■ **AIM OF THE TASK**
Copy the listing below letter for letter, passing over each picture.

■ **RECORDS SUPPLIED**

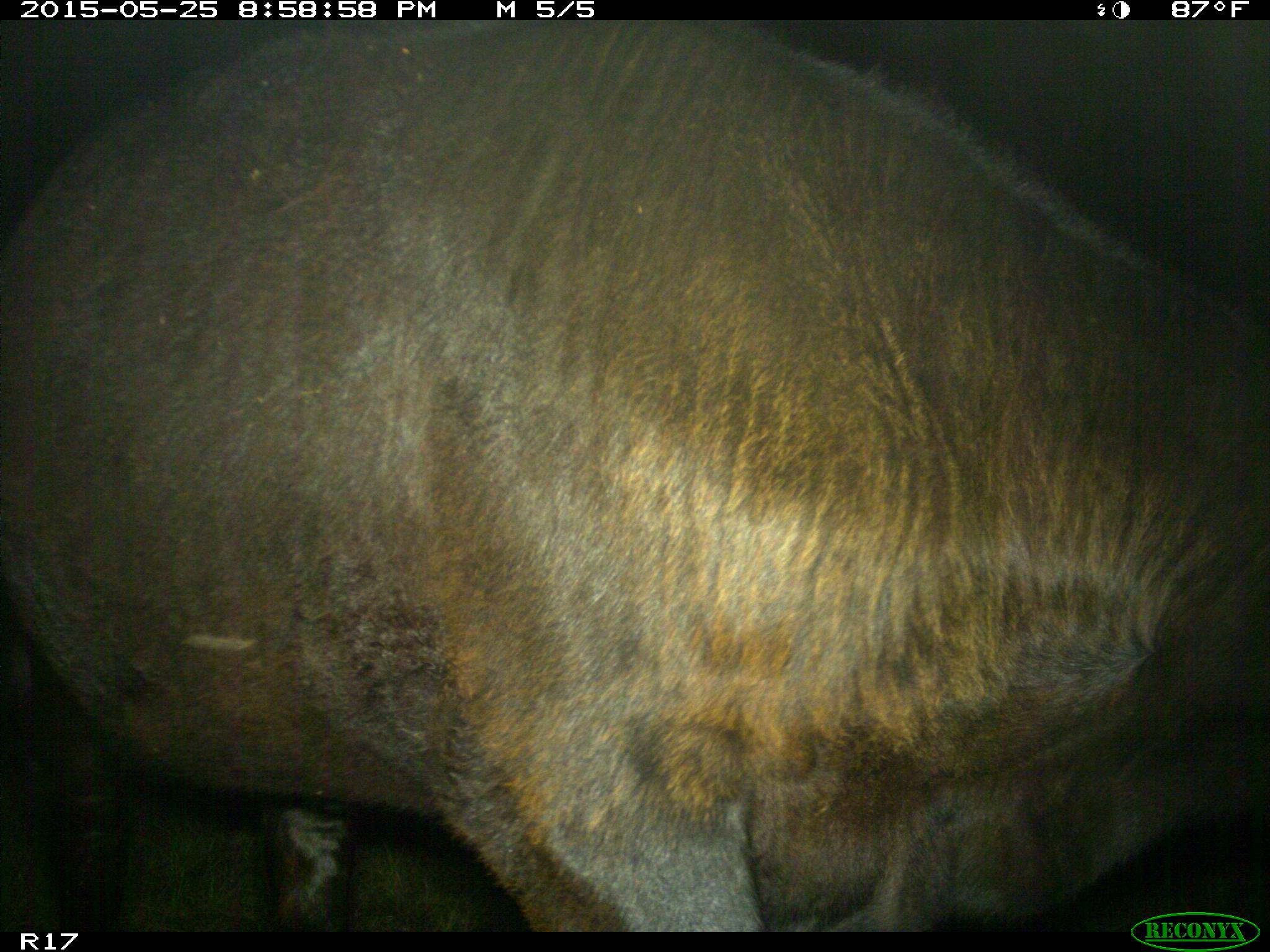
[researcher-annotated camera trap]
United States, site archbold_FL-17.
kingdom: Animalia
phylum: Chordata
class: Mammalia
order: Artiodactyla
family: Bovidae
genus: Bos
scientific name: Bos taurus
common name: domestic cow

■ **ANSWER TO THIS TASK**
[researcher-annotated camera trap]
United States, site archbold_FL-17.
kingdom: Animalia
phylum: Chordata
class: Mammalia
order: Artiodactyla
family: Bovidae
genus: Bos
scientific name: Bos taurus
common name: domestic cow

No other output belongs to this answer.